_TASK LIST_
**A.** In the article about the Wright City hacking attempt, where did the attempt originate?
**B.** Condense the paragraph of the article about the Wright City hacking attempt that begins "Rather than a targeted attack" into a single short sentence.
**C.** Pick up the article about the Wright City hacking attempt after its final sentence and continue it.

_QUOTED PASSAGE_
******
An IT contractor doing maintenance on the Wright City government computer network in September discovered that someone had been trying to hack in, City Clerk Karen Girondo said.

Computers at the government building on Second Street North are linked together through a server that houses information and programs city employees use on a daily basis.

The hacking attempt was discovered Sept. 6 after the city replaced a broken internet modem, Girondo said.

“Luckily all the firewalls and protections stopped them. They couldn’t get in,” she said.

Ken Williams of PC Partners maintains Wright City’s computer network and cybersecurity. He said the hacking attempt originated from a location in Vietnam.

“They were trying to enter multiple user names, trying to get access to the server,” Williams explained. “They didn’t get in . . . I changed some things around to make it more difficult.”

Rather than a targeted attack against Wright City, Williams said it looked like an automated computer program trying to hack into any network it could. Signs of those sorts of blanket hacking attempts can be found on many computer networks, he said.

Williams explained that if a hacker can gain access to a computer network, they can load software onto it to take control of the network or use it for various purposes, such as sending information or getting around spam filters.
******
[Questions on scene geometry]

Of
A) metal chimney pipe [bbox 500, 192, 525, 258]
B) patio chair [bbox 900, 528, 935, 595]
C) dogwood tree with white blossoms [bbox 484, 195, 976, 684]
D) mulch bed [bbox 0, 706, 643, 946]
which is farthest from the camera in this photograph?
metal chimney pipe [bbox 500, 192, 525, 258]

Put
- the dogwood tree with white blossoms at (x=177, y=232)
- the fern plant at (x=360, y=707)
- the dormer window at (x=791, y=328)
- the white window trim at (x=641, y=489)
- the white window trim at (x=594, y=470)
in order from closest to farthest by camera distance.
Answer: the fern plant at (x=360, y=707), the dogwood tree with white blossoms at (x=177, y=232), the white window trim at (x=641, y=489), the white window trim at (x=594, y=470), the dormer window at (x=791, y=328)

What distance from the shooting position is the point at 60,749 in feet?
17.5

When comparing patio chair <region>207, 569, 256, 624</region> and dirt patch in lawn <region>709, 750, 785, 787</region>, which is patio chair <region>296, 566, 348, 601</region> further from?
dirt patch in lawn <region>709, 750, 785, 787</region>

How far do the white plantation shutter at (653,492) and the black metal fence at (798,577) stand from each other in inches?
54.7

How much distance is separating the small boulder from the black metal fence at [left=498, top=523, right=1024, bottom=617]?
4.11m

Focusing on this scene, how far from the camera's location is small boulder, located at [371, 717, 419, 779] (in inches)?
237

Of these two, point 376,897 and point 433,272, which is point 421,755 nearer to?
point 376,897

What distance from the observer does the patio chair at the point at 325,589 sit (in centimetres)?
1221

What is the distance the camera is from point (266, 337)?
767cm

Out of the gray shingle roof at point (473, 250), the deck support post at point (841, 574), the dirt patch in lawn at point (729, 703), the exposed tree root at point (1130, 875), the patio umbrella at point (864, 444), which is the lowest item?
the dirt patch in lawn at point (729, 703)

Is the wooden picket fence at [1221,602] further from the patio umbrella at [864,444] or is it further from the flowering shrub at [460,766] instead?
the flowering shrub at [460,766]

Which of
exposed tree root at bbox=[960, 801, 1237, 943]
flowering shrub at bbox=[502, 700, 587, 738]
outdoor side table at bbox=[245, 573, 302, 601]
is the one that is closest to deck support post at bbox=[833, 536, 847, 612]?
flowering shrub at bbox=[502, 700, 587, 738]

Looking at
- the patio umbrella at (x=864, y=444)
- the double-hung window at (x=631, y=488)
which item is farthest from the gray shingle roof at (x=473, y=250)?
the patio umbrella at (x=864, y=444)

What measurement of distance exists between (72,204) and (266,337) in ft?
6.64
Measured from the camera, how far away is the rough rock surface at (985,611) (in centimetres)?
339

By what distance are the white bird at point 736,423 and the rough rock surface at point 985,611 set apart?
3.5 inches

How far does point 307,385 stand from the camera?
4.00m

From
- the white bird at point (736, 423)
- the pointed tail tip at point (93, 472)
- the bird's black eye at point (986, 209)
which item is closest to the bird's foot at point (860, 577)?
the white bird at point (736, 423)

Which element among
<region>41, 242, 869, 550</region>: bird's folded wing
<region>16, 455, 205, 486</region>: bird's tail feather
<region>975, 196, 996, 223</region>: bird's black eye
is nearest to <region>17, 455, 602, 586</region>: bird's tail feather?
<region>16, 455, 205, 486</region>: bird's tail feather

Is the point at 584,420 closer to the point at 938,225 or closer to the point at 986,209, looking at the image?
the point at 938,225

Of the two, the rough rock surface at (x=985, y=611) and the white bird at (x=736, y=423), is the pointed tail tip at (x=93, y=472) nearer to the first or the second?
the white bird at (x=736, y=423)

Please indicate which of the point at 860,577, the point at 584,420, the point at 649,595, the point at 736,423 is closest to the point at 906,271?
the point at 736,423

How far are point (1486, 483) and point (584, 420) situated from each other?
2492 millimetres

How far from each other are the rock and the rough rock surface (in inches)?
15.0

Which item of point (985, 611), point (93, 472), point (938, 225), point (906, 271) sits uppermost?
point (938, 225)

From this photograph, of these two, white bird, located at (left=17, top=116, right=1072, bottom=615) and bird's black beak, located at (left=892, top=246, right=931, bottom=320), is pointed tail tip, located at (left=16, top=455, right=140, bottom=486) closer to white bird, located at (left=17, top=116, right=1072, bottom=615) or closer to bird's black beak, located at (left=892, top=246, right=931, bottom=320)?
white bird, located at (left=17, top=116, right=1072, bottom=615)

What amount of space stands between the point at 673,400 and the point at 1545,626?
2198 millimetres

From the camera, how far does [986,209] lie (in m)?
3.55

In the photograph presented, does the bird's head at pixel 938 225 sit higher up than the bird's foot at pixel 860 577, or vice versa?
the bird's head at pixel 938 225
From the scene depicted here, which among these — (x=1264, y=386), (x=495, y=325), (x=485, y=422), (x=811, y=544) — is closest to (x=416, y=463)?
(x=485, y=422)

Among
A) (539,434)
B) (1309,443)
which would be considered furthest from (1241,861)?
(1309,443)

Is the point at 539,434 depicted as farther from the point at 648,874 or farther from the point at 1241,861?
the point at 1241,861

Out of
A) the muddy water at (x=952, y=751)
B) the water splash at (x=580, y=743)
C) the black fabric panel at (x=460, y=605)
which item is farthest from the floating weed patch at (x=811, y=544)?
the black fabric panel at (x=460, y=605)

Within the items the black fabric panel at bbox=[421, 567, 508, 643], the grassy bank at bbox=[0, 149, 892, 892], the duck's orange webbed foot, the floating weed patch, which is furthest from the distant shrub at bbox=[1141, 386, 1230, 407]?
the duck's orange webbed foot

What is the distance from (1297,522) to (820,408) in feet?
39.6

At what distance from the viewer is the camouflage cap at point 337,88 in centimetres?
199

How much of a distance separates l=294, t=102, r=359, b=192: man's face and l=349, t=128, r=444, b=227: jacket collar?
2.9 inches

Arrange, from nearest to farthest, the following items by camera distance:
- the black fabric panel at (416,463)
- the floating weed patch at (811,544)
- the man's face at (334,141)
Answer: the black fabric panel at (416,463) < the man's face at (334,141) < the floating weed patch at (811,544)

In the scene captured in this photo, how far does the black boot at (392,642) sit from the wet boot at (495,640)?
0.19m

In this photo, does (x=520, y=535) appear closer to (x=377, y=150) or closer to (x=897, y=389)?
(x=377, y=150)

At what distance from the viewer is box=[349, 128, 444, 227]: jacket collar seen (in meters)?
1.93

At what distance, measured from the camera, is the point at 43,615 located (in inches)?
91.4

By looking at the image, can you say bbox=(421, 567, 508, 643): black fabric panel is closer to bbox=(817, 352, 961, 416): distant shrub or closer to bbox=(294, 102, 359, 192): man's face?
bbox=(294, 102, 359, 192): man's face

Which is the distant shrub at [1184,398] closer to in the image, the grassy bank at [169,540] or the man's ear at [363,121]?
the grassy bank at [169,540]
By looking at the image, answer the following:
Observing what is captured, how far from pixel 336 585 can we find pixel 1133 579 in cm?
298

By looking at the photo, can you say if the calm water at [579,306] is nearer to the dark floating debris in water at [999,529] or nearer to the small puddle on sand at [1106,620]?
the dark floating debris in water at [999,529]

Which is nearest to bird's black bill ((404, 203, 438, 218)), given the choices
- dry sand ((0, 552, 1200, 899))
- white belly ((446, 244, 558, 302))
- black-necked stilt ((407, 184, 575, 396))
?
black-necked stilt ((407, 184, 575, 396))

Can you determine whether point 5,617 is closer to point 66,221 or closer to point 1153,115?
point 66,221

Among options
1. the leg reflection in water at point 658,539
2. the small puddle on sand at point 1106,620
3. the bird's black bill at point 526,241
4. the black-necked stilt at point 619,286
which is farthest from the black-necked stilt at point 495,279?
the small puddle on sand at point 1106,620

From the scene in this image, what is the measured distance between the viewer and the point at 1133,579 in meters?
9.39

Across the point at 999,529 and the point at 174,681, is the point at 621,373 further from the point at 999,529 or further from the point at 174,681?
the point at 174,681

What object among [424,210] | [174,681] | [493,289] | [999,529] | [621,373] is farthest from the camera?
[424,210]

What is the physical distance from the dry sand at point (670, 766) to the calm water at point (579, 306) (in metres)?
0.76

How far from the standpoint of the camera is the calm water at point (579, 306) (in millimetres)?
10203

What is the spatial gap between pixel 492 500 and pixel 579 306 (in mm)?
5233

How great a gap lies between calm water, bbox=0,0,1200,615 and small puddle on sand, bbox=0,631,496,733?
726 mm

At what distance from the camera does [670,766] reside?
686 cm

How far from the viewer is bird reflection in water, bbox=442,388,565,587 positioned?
******
_SOLVED TASKS_
**A.** A location in Vietnam.

**B.** Williams said it appeared to be an automated program trying to break into any network, not a targeted attack, and that such blanket attempts show up on many networks.

**C.**
Businesses and government offices can even be hit by a malicious form of hacking called “ransomware,” which is a type of invasive program that completely locks out access to a computer network until the owner pays a ransom.

To protect against that kind of threat, Wright City government backs up its important data to an external system on a daily basis. That way it can quickly reset its computer network in the case of a cyberattack without losing important information.

Williams said there’s no such thing as too many backups. He advised that government and business offices need to employ an IT person who cares about keeping them safe.

Even people at home need to take steps to protect their home network, Williams said. Anyone who uses a wireless router in their home could be exposing the information on their home computers if they don’t take the proper security steps.

“No matter who you are, you need to protect yourself, because the internet is a dangerous place,” Williams said.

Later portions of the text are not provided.